Tune PI Controller Using Reinforcement Learning

조회 수: 9 (최근 30일)
嘻嘻
嘻嘻 2023년 10월 18일
How is the initial value of the weight of this neural network determined? If I want to change my PI controller to a PID controller, do I just add another weight to this row that is initialGain = single([1e-3 2])?

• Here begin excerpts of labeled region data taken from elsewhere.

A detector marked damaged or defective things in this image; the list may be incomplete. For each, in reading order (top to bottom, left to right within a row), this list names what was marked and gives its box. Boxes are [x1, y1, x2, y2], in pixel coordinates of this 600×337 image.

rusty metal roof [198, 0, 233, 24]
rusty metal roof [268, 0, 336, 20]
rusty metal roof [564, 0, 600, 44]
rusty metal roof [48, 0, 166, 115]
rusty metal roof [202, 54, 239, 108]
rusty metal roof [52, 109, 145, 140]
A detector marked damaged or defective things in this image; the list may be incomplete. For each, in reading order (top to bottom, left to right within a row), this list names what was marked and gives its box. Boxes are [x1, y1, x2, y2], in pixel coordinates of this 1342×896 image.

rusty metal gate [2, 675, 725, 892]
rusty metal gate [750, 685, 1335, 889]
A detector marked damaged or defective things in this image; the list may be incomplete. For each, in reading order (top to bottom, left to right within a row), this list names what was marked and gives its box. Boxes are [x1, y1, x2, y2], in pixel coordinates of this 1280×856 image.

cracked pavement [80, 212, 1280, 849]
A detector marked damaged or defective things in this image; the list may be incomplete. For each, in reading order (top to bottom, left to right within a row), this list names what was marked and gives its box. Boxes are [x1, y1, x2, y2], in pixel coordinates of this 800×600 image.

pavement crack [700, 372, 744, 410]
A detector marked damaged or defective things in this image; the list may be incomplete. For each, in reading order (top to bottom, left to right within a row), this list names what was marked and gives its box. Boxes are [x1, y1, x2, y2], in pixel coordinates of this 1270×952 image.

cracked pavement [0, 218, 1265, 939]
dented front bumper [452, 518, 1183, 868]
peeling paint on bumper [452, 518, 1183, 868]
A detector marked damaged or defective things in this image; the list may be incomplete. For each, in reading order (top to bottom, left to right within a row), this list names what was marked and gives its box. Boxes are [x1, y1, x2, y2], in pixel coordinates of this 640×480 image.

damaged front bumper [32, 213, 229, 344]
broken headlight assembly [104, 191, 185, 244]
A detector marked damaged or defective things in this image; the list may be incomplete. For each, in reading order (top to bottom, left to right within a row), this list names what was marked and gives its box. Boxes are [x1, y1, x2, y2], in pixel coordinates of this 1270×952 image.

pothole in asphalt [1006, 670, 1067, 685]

This code is from the demo "Tune PI Controller Using Reinforcement Learning."
initialGain = single([1e-3 2]);
actorNet = [
featureInputLayer(numObs)
fullyConnectedPILayer(initialGain,'ActOutLyr')
];
actorNet = dlnetwork(actorNet);
actor = rlContinuousDeterministicActor(actorNet,obsInfo,actInfo);
Can my network be changed to look like the following:
actorNet= [
featureInputLayer(numObs)
fullyConnectedPILayer(randi([-60,60],1,3), 'Action')]
  댓글 수: 3
嘻嘻
嘻嘻 2023년 10월 18일
I want the weights of the network to represent the controller parameters, the input of the network to represent the error and the error integral and its first derivative, and the final output of the network to be the control instructions
嘻嘻
嘻嘻 2023년 10월 18일
I'm not really sure. What do you think of this scheme?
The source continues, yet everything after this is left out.